Foreword

by Limerick Feral Cats

The impetus to write this booklet stems from my voluntary work with feral cats and my experiences as a student veterinary nurse in practice. In 2011, three other feral advocates and I set up a charity in Limerick that works towards improving the welfare of feral cats, primarily through TNR: Trap, Neuter and Return. Since our inception Limerick Feral Cats has neutered hundreds of feral cats. Dealing with very frightened animals in what is a very traumatic experience for them, we have honed our protocols to best serve the cats’ welfare.

Although TNR is a minority activity in Ireland, there is a wealth of feral cat organisations internationally. There is copious information and good advice regarding feral cats on the internet and particularly through social media. It is probably a reflection of the fact that TNR is only gaining recognition now. Feral cats have no protection under Irish law and local authorities are not required to provide pound facilities for them, as is the case with dogs. But TNR activity in Ireland is growing through the efforts of private individuals. A growing number of small, independent TNR groups are caring for feral cats in a professional and highly organised manner. Feral colonies are not just neutered, but their welfare is provided for on an ongoing basis. Relationships are established with the people who feed these cats so that their health can be monitored. More and more often, a feral cat is not just neutered and simply released to its fate. Groups such as Limerick Feral Cats expect the same standard of veterinary care for these cats as pet cats enjoy. That is not to say they should be treated as pet cats, as their behaviour is very different and so the amount of veterinary intervention they can receive will always be limited. But we do believe that these cats are entitled to the same compassion and attention that we give the tame cats we care for in practice.

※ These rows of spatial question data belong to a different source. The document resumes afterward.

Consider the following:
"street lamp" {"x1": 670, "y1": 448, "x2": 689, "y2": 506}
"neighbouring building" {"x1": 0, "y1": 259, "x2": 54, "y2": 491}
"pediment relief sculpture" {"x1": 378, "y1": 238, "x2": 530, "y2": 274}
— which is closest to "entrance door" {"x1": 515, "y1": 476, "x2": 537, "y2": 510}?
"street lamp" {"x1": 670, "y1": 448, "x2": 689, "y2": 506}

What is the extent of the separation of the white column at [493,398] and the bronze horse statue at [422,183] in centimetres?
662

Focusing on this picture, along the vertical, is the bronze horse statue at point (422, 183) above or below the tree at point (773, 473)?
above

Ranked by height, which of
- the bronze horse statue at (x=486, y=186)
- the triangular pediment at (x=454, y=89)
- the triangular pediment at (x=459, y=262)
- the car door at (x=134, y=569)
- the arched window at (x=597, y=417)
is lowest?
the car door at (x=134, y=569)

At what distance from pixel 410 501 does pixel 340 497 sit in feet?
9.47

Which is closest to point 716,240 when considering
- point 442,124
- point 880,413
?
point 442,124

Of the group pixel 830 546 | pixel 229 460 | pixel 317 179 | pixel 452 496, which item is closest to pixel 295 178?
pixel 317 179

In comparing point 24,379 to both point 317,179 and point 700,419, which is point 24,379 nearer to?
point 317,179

Considering that techniques for handling and restraint of feral cats are hugely different to that for tame cats, it came to a huge surprise to me that there is no information on feral cat care in any of the standard veterinary nursing textbooks. This information is essential, not least of all to protect the safety of the nurse treating these animals. This booklet hopes to redress the balance. I hope that it will bring more nurses to appreciate how frightened these poor cats are when trapped, transported and admitted to vet practices for neutering. We can alleviate their anxiety in very simple ways that require no extra time or cost. But equally, I also hope that the information in this booklet will encourage nurses to be better advocates for feral cats.

My heartfelt thanks to my friends and colleagues Dr Andrea Schweighofer-Stuckenberg, Dr Jan Emslie, Michelle Brogan RVN and Em Peneau of Community Cats Network, Cork, for their invaluable input into the making of this booklet.